X from Los Angeles return to the stage to show us how it’s done

X gonna give it to ya

X from Los Angeles return to the stage to show us how  it’s done
Photo by Frank Gargani
X with Rosie Flores, 6 p.m. Saturday, May 13, The Beacham, 46 N. Orange Ave., thebeacham.com, $30-$99

There have been a lot of bands called X, that's the simple truth. But if you know, you know: There's really only one X, and it's X from Los Angeles, California. X, the last American band.

In the right place (L.A.) at the right time (1977), bassist John Doe and guitarist Billy Zoom found each other through identically worded "Musicians Needed" want ads. Exene Cervenka, a brand-new Florida expat, was the right-place-at-the-right-time girl. Doe knew her from poetry night at Beyond Baroque. She wouldn't just let Doe sing her poems – why shouldn't she sing them instead? Together they saw the Eyes, former band of Go-Go Charlotte Caffey, and nabbed drummer DJ Bonebrake in the process – and there was X.

"We worked endlessly, endlessly hard on everything we did," says Cervenka in a phone interview from a health food store in Santa Monica. (Picking up La Croix – chosen beverage of punk heroes?) "John and I, we lived together, and the band was our life."

Even at the time, she says, she knew something special was happening in Los Angeles. The punk scene was for anyone who wanted to be there: "If you managed to find the Masque, come on in!" And it was powerful, she recalls: "I know there's this perception of punk as being angry, but I mean, all we did was laugh. ... We didn't care about corporate culture ... we weren't brainwashed. [That's the point of punk,] to think for yourself, be an individual."

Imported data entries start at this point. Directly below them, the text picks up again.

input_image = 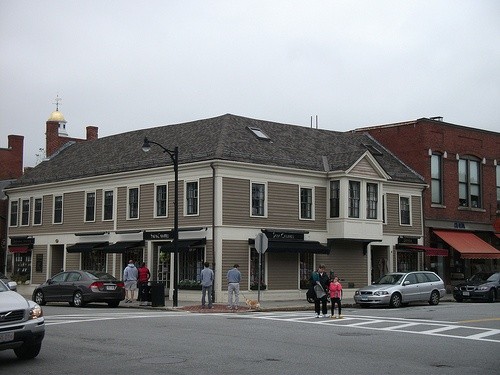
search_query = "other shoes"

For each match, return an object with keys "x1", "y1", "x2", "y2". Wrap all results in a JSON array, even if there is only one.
[
  {"x1": 324, "y1": 316, "x2": 327, "y2": 318},
  {"x1": 316, "y1": 316, "x2": 320, "y2": 318},
  {"x1": 332, "y1": 315, "x2": 336, "y2": 318},
  {"x1": 339, "y1": 316, "x2": 343, "y2": 318},
  {"x1": 226, "y1": 306, "x2": 238, "y2": 310}
]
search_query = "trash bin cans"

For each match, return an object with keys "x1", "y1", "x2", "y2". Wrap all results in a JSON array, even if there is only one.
[{"x1": 151, "y1": 282, "x2": 166, "y2": 307}]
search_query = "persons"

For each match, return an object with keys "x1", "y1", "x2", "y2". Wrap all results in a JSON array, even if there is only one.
[
  {"x1": 200, "y1": 261, "x2": 215, "y2": 310},
  {"x1": 226, "y1": 263, "x2": 243, "y2": 311},
  {"x1": 329, "y1": 276, "x2": 345, "y2": 320},
  {"x1": 311, "y1": 263, "x2": 332, "y2": 319},
  {"x1": 136, "y1": 261, "x2": 151, "y2": 301},
  {"x1": 123, "y1": 260, "x2": 138, "y2": 304}
]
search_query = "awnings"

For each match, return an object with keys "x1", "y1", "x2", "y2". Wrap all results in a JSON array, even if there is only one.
[
  {"x1": 7, "y1": 243, "x2": 34, "y2": 254},
  {"x1": 159, "y1": 237, "x2": 207, "y2": 253},
  {"x1": 264, "y1": 239, "x2": 331, "y2": 255},
  {"x1": 433, "y1": 230, "x2": 500, "y2": 260},
  {"x1": 103, "y1": 240, "x2": 145, "y2": 254},
  {"x1": 395, "y1": 242, "x2": 448, "y2": 257},
  {"x1": 66, "y1": 241, "x2": 110, "y2": 254}
]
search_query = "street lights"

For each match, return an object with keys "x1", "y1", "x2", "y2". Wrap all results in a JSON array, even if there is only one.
[{"x1": 141, "y1": 137, "x2": 179, "y2": 307}]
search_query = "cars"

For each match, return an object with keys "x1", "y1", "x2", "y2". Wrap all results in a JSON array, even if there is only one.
[
  {"x1": 0, "y1": 276, "x2": 47, "y2": 361},
  {"x1": 452, "y1": 271, "x2": 500, "y2": 304},
  {"x1": 354, "y1": 270, "x2": 445, "y2": 308},
  {"x1": 31, "y1": 269, "x2": 126, "y2": 308}
]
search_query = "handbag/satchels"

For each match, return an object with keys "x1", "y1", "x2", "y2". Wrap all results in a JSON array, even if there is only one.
[{"x1": 314, "y1": 284, "x2": 326, "y2": 298}]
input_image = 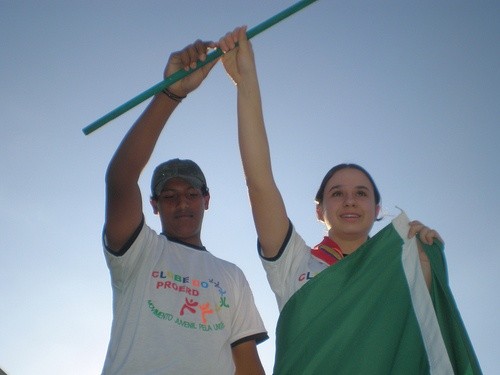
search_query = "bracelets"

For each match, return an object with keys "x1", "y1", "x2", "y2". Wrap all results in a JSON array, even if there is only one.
[{"x1": 163, "y1": 89, "x2": 185, "y2": 102}]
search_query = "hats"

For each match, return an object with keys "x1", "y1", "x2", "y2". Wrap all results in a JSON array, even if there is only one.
[{"x1": 151, "y1": 158, "x2": 209, "y2": 196}]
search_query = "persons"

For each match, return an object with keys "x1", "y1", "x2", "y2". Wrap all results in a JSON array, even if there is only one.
[
  {"x1": 217, "y1": 24, "x2": 444, "y2": 309},
  {"x1": 101, "y1": 39, "x2": 269, "y2": 375}
]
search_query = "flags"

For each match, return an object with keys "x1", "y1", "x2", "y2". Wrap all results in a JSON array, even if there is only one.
[{"x1": 273, "y1": 207, "x2": 483, "y2": 375}]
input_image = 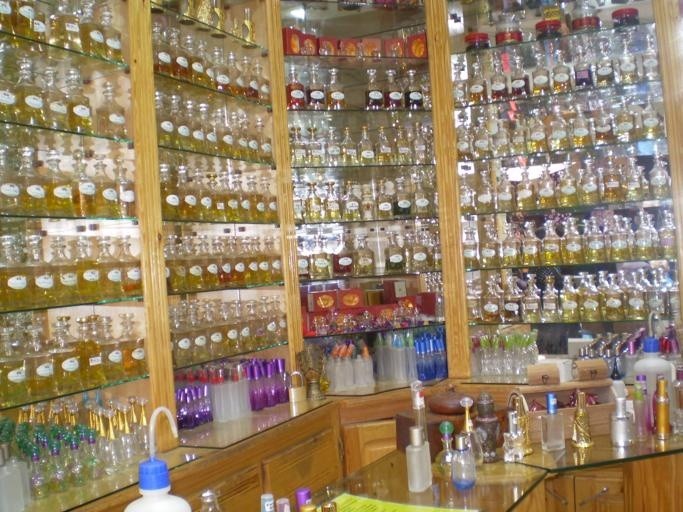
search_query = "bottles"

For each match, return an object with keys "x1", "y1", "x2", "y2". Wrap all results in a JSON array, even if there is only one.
[
  {"x1": 0, "y1": 394, "x2": 150, "y2": 501},
  {"x1": 572, "y1": 392, "x2": 594, "y2": 447},
  {"x1": 0, "y1": 0, "x2": 127, "y2": 63},
  {"x1": 0, "y1": 144, "x2": 134, "y2": 218},
  {"x1": 633, "y1": 374, "x2": 670, "y2": 440},
  {"x1": 609, "y1": 397, "x2": 634, "y2": 446},
  {"x1": 424, "y1": 272, "x2": 445, "y2": 322},
  {"x1": 150, "y1": 0, "x2": 256, "y2": 49},
  {"x1": 454, "y1": 34, "x2": 658, "y2": 106},
  {"x1": 151, "y1": 21, "x2": 271, "y2": 104},
  {"x1": 293, "y1": 174, "x2": 436, "y2": 219},
  {"x1": 541, "y1": 393, "x2": 565, "y2": 451},
  {"x1": 467, "y1": 266, "x2": 681, "y2": 323},
  {"x1": 0, "y1": 236, "x2": 143, "y2": 309},
  {"x1": 404, "y1": 69, "x2": 424, "y2": 109},
  {"x1": 308, "y1": 67, "x2": 326, "y2": 109},
  {"x1": 286, "y1": 67, "x2": 306, "y2": 109},
  {"x1": 154, "y1": 91, "x2": 271, "y2": 160},
  {"x1": 327, "y1": 68, "x2": 347, "y2": 110},
  {"x1": 0, "y1": 40, "x2": 126, "y2": 139},
  {"x1": 503, "y1": 397, "x2": 534, "y2": 463},
  {"x1": 169, "y1": 296, "x2": 287, "y2": 367},
  {"x1": 290, "y1": 120, "x2": 434, "y2": 165},
  {"x1": 459, "y1": 151, "x2": 670, "y2": 214},
  {"x1": 383, "y1": 70, "x2": 403, "y2": 109},
  {"x1": 463, "y1": 210, "x2": 675, "y2": 269},
  {"x1": 365, "y1": 70, "x2": 385, "y2": 109},
  {"x1": 159, "y1": 163, "x2": 276, "y2": 222},
  {"x1": 164, "y1": 236, "x2": 283, "y2": 292},
  {"x1": 455, "y1": 91, "x2": 665, "y2": 160},
  {"x1": 326, "y1": 328, "x2": 446, "y2": 392},
  {"x1": 470, "y1": 328, "x2": 539, "y2": 377},
  {"x1": 435, "y1": 396, "x2": 483, "y2": 490},
  {"x1": 298, "y1": 227, "x2": 441, "y2": 276},
  {"x1": 405, "y1": 426, "x2": 433, "y2": 493},
  {"x1": 174, "y1": 356, "x2": 288, "y2": 428},
  {"x1": 1, "y1": 313, "x2": 147, "y2": 405},
  {"x1": 577, "y1": 323, "x2": 678, "y2": 377}
]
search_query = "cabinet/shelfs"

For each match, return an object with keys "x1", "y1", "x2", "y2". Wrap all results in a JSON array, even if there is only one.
[
  {"x1": 0, "y1": 396, "x2": 346, "y2": 512},
  {"x1": 0, "y1": 1, "x2": 170, "y2": 452},
  {"x1": 496, "y1": 399, "x2": 683, "y2": 512},
  {"x1": 142, "y1": 0, "x2": 301, "y2": 432},
  {"x1": 274, "y1": 0, "x2": 460, "y2": 386},
  {"x1": 290, "y1": 449, "x2": 548, "y2": 512},
  {"x1": 436, "y1": 0, "x2": 683, "y2": 379},
  {"x1": 325, "y1": 379, "x2": 636, "y2": 496}
]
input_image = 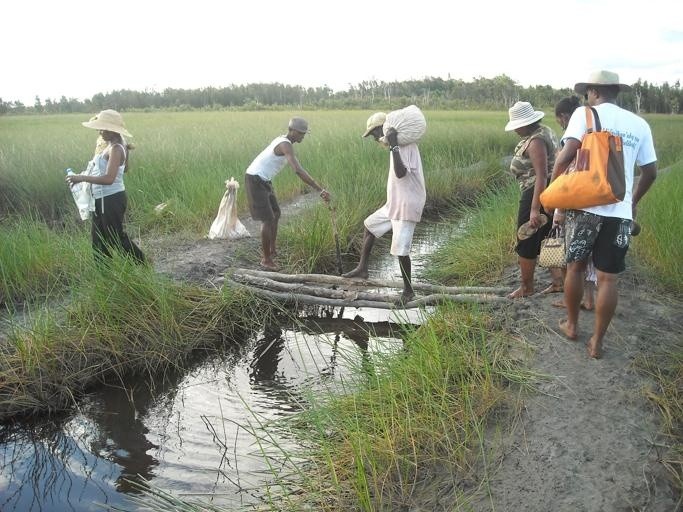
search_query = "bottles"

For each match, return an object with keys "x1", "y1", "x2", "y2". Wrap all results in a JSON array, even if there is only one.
[{"x1": 66, "y1": 168, "x2": 89, "y2": 211}]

Of all the bands in that scene, chronicled in Penelope Spheeris' required-viewing The Decline of Western Civilization, Part One (though Cervenka says of the film, "It's not accurate at all"), X pushed the limits of what punk could be most. More Bukowski than Dukowski, Cervenka and Doe wrote about a noir-ish L.A. defined by its desperate have-nots. They strayed from the three-four chord formula of their peers, maximizing the technical skills of Zoom, Doe and Bonebrake to create a distinctly American rock/pre-rock sound à la "'20s jazz, big band, rockabilly, Hank Williams."

By the mid-'80s, after four impeccable records, the feeling was palpable – X was the greatest American rock & roll band, on the brink of something huge. Critics loved them. Dick Clark loved them. But the radio didn't, even after they split from producer Ray Manzarek (yes, that Ray Manzarek) to build a more pop-friendly hard rock sound. "[After the early '70s,] there was never a place made for new music," says Cervenka. "We were little brats and we wanted to be on the radio, and they said, 'Screw you, you're not gonna be on the radio!'" Still, she supposes it worked out OK: "Yeah, we didn't get played on the radio, but look what we did instead. Look at how you're still talking about it."

Over their 40-year lifespan, X has achieved what can only be considered "legendary" status, the kind that's especially rare for a band that's stuck it out together for this long: seven studio albums, the documentary X: The Unheard Music, even a 1985 gig at Walt Disney World. ("We played wherever you could get paid to play back then ... the weirder the better. Why would you care – that's the biggest coup in the world, to go into the enemy camp!") All of the band's original members have their own projects, in- and outside the music world; and, yet, they keep coming back. I ask Cervenka why it's still worth it to her, and she laughs.

"I like these songs a lot," she says.